Previous sections have presented several published proposals of marker-less CV based human pose estimation techniques. From a usability point of view, most presented proposals are promising for physiotherapy applications, as they only require a computing device together with one or more cameras. Many techniques already enable estimation of the 2D coordinates of human joints using only one camera and provide the potential for easy-to-use applications analysing simple mobility of some joints, such as knee and elbow. However, analysis of the mobility and functionality of more advanced joints, such as hip, wrists and shoulders require 3D pose estimation. Typical 3D pose estimation systems require multiple cameras, which is impractical from a usability point of view since application execution requires a complex camera setup. Some research papers propose single camera 3D pose estimation systems. These are the most promising for physiotherapy applications as they are easy to use (no complex camera setup) and capable of detecting the 3D coordinates of human joints.

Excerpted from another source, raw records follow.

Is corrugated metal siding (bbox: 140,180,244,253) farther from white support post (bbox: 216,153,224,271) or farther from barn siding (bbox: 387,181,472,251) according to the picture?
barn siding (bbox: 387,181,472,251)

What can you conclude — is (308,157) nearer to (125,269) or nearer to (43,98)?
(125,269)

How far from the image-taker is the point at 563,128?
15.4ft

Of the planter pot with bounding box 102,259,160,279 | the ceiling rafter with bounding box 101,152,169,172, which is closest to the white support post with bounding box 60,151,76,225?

A preliminary conclusion based on our literature review is that some proposals for human pose estimation already provide sufficient accuracy for physiotherapy needs. Accuracy differences in comparison with marker-based systems are negligible. However, implementation of existing solutions and testing these solutions for physiotherapy purposes is necessary before any reliable statement on their level of accuracy in comparison to each other is possible. Thus, the top priority for future research is to apply some of the most promising marker-less human pose estimation algorithms in physiotherapy applications for rigourous testing. The testing could start from 2D applications, for example knee and elbow angle measurements, and move on towards more complex 3D movement analysis applications of more advanced joints, such as hip and shoulders. Moreover, development of suitable machine learning-based calibration methods for CV based marker-less human motion analysis systems for rehabilitation applications requires future research.

Conclusions

CV based marker-less pose estimation systems are attractive for rehabilitation aid applications as they can provide analysis and supervision of rehabilitation exercises for clients at home and thus reduce the need for physically meeting the physiotherapist. Marker-less motion analysis systems are easy-to-use, as they only require a camera/a set of cameras and a computing device. Before we can widely integrate CV into physiotherapy, however, the assessment and analysis of active movements must be valid and reliable. When a physiotherapist uses marker-less CV as assistive equipment in rehabilitation the therapist cannot manually or verbally instruct the movement that the client is performing, and the effect of the therapy, like for example the joint motion, cannot be measured by a physiotherapist. The most important issue is that the application can correctly and with sufficient accuracy measure and analyse movements a client is performing. The system should also be able to give real-time feedback so that the rehabilitation process is successful. Preliminary simulation results indicate that some recent CV based marker-less pose estimation systems already provide sufficient accuracy for joint detection and localization in joint angle estimations. However, implementation of existing solutions and rigourous testing of their accuracy is necessary and their accuracy in a range of real physiotherapy scenarios is necessary before they can be widely adopted in rehabilitation.